Document section
=== Section Start ===

Sunday, September 27, 2015

The Beatles - Abbey Road (1969)

The Beatles were in such disarray in the spring of 1969 in the aftermath of the troubled Let It Be project that they produced a disparate bunch of recordings without rhyme or reason - several unfinished songs and a couple of throwaways with no definite plans for them.  George Martin could be forgiven for thinking that the group would drift apart and that he would never work with them again . . . and he did think so.  But by that summer, the Beatles returned to this unfinished work, recorded more material, and turned it all into a magnificent last hurrah.
Abbey Road was a subconscious effort by a band on the verge of breaking up to finish their partnership on a high note.  As the last album the Beatles ever recorded together, it was the perfect parting gift to the rock world - as critic John Swenson noted, Abbey Road set the standard for the pop and rock of the seventies, with its polished production, its immaculate music, and its concept of pop as a grand statement in and of itself.  
Abbey Road is as innovative as Sgt. Pepper but in a more professional way; there's little experimentation with tape loops and the like.  It's more in the vein of the White Album, reworking pop and rock conventions in fresh ways, but with more of a united effort.  Rather than play apart, the Beatles play as a band again, and their musicianship has long since matured; John Lennon and Paul McCartney display their instrumental versatility with flair, George Harrison comes into his own as a lead guitarist and as a songwriter, and Ringo Starr proves himself as a drumming virtuoso once and for all with his steady beat throughout and even a solo.
The record strikes a perfect balance between the straight rock and roll that dominates side one and the grand medley that anchors side two.  John's gritty "Come Together," a song about nothing less than sex, drugs, and rock and roll and John's association with all three, kicks off the record nicely, and Paul's "Oh! Darling" recalls his raucous Little Richard pastiches from the Beatles' early days.  There are some incredible moments of inspiration here; in "Maxwell's Silver Hammer," Paul campily (and cunningly) casts Murphy's Law into a tale of a homicidal medical student set to a music-hall romp, while John makes a beautiful, soulful ballad like "Because" out of the reversed chords of Beethoven's "Moonlight Sonata." And the group's longest song ever (unless you count "Revolution 9," which isn't actually a song), "I Want You (She's So Heavy)" says more about the complexities of love with its swirling heavy rock than with its simple lyrics.  All three songs use a Moog synthesizer with great dexterity and subtlety, and the power of "I Want You (She's So Heavy)," in which John employed the Moog to create a storm of white noise, is accentuated by its sudden ending.

=== Section End ===

Stored items
=== Section Start ===

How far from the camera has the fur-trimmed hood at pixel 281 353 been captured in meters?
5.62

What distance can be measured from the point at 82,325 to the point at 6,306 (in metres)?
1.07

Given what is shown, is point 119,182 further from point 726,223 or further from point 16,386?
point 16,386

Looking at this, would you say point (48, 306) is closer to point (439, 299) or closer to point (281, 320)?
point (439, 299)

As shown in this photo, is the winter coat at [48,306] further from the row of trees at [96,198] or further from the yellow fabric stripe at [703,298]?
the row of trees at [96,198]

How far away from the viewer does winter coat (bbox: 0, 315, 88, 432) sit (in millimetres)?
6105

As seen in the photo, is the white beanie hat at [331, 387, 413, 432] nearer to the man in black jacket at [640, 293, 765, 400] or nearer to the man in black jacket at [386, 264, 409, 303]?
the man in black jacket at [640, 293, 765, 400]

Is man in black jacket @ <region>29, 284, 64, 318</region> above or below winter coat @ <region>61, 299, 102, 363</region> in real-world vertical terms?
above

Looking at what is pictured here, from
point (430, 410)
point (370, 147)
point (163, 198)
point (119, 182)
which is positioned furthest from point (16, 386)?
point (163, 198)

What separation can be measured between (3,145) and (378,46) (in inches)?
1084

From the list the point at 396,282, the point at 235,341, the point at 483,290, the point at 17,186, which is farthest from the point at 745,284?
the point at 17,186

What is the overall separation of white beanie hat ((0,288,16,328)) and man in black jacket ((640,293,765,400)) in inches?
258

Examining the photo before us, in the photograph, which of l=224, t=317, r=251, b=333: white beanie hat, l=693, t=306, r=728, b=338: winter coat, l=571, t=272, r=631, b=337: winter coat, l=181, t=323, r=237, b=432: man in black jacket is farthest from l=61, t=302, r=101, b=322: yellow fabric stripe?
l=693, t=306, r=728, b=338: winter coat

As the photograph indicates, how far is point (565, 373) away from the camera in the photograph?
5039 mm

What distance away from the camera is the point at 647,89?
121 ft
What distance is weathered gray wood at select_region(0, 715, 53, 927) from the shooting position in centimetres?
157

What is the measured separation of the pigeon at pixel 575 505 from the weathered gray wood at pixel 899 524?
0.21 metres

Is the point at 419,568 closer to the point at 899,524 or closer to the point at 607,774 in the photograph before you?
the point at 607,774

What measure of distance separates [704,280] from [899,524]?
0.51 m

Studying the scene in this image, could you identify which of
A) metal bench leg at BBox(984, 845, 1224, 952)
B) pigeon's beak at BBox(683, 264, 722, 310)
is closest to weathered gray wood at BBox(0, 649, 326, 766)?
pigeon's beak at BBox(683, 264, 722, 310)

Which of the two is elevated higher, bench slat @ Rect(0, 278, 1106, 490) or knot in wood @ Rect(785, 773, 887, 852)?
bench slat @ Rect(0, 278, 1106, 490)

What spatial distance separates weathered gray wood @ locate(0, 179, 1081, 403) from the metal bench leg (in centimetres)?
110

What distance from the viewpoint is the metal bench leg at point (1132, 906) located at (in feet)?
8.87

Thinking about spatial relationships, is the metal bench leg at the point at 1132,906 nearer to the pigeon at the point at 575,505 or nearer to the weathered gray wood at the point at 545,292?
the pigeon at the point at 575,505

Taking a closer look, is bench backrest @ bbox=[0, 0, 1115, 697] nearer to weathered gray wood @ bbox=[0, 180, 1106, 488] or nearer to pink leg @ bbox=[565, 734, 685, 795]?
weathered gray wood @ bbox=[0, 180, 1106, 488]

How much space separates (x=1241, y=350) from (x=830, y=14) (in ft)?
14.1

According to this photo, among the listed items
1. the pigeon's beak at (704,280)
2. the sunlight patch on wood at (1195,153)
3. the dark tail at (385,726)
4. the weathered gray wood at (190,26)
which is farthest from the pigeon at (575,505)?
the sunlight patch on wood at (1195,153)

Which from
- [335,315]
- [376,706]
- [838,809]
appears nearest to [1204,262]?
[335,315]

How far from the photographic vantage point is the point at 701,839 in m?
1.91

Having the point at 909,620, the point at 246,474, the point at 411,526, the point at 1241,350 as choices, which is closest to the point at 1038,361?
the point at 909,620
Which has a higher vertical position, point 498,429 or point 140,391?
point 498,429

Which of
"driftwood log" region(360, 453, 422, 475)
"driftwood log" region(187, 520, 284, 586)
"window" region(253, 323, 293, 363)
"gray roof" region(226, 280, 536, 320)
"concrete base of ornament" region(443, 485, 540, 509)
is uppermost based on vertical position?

=== Section End ===

The task
According to the Abbey Road review, the reversed chords of which Beethoven piece did John Lennon turn into "Because"? Rely only on the Abbey Road review to answer.

Response for this exercise
Beethoven's "Moonlight Sonata."